I knew for a while that I needed to take time for myself. But there was always another bill, another deadline, another work trip, another week gone by of school drop-offs and commuting and school lunches and doctor’s visits and prescriptions and groceries and meal planning and bath time and laundry and rinsing and repeating and mommy, wifey, mommy, wifey. I’d been treading water for years, tackling crisis and the mundane, grasping little pockets of air. And it was time.
Time to set down the mental load, to not have to organize and remember. Time to not be needed.
It was hard talking to my partner about going away for a few days. Hard because I knew it meant him holding it down at home, juggling work and the kids, while I kicked back on a beach with margaritas. As a duo, it was exhausting; alone it would be relentless. With no family close by and a tiny support system, we’re lucky to have each other to lean on. But more than anyone else, as my rock and my confidante, he knew I needed it.
Once the decision was made, it came surprisingly easy. The must-haves: warmth, a beach and clear, blue water.
Next: easy to get to from Atlanta. I’d already been doing some research for a girls’ trip later in the year, so the battle was half won. I picked Bimini in north Bahamas. It took less than an hour to book it.
And now, wading out to the edge of the infinity pool, pores tingling in approval, I knew with every fiber that I’d done the right thing. All I had to do was leap. And you can, too.
Ask for help. If you have kids, pets, plants and other things that need to stay alive while you’re gone, talk to your partner, spouse, mom, granny, aunty, bff, neighbour about helping take up the slack. If you collapsed today, someone would help, right? Ask before you do.
Just do it. Pick a date. Decide on how many nights you can manage and how far away you can comfortably go. List your must-haves and start searching. It can just be overnight at a nearby hotel. The guilt is inevitable, but if you don’t take care of yourself, how can you take of everyone else? What lessons are your kids or people around you learning when you prioritize everything above yourself?
It’s OK to go it alone. There’s something liberating about being on your own beat without having to check in or wait on anyone. I’m an introvert and found myself so much more open to striking up conversations or hanging out with strangers.

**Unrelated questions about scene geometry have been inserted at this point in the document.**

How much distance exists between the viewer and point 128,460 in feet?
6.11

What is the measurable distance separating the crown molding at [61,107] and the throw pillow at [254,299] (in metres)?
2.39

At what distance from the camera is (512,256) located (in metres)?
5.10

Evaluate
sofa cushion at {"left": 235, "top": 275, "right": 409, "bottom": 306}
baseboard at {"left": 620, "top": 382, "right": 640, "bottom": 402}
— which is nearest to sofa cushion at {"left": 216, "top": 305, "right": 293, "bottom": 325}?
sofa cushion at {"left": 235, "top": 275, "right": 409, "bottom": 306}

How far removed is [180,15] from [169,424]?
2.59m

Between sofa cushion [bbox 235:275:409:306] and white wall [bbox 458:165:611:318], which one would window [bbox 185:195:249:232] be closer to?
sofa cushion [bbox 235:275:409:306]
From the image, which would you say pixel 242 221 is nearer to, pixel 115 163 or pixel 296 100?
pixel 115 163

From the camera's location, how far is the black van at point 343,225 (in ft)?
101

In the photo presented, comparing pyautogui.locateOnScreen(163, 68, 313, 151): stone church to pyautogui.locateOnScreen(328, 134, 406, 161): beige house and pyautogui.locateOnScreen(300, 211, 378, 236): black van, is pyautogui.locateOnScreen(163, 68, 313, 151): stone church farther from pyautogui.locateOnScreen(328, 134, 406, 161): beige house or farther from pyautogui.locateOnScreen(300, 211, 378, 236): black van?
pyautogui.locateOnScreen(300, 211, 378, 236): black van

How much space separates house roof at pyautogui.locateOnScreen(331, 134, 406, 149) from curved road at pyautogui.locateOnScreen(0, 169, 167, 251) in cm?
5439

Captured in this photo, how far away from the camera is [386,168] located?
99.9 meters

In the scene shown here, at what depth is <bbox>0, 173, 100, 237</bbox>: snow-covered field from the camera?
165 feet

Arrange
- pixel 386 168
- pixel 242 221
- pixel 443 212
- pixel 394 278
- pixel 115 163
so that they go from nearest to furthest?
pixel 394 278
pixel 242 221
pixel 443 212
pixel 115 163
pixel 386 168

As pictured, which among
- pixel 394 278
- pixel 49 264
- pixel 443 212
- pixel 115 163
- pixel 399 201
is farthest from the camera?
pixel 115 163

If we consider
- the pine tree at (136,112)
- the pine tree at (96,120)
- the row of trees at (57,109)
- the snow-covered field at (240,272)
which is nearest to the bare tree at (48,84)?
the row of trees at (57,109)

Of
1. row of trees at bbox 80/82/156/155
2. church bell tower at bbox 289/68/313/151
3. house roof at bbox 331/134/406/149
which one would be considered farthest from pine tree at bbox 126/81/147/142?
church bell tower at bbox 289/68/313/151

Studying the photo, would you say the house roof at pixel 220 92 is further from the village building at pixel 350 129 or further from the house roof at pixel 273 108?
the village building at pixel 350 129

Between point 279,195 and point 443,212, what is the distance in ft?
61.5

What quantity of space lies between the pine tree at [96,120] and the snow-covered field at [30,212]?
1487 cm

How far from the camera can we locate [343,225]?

If safety is a concern, there are a host of destinations that female travelers recommend .
Set a budget. It’s easy to talk yourself out of it because of finances. But if you can swing it, consider it a mental health investment. Perception is everything.
Look for deals. I found a great deal on a ferry and hotel package out of Miami just by searching “Bimini package deals” on Google. I used my Delta SkyMiles for the flights (they cost a grand total of $11.20), and hotel points for two overnight stays in Miami Beach. If you don’t have those, set free fare alerts for your destination or sign up for paid alerts for a small fee.
Always go local. Other than breakfast, I ate at restaurants recommended by locals. I bought drinks at the hotel because I was lazy, but could’ve saved more by buying a bottle at the store down the street. I left home with $200 in my pocket and returned with change to spare.
Go no frills. Instead of renting a golf cart, a popular way for hotel guests to get around on Bimini (US/BSD$75/day), I walked, took the hotel shuttle or taxis.
Let go of the pressure to do all the things. You know what you want out of it. Do that thing. All I wanted to do was spend time on the beach with drinks, get on a boat at some point, laze in the pool, get a massage, and sleep in. No pressure for late nights in the casino, to book pricy excursions or go sightseeing. Do you.
To often, we think self-care means an expensive vacation or pricy spa day. And I know that I’m fortunate to have a partner, to have the time and the wherewithal to go. But when you’re done reading this, I want you to close your eyes and think about The Thing that brings you the most joy. How can you do more of that every day? Even if it’s for five or 10 minutes. And if you can take a day or a few for yourself, what would that look like? For once, put yourself first. For once, finally breathe.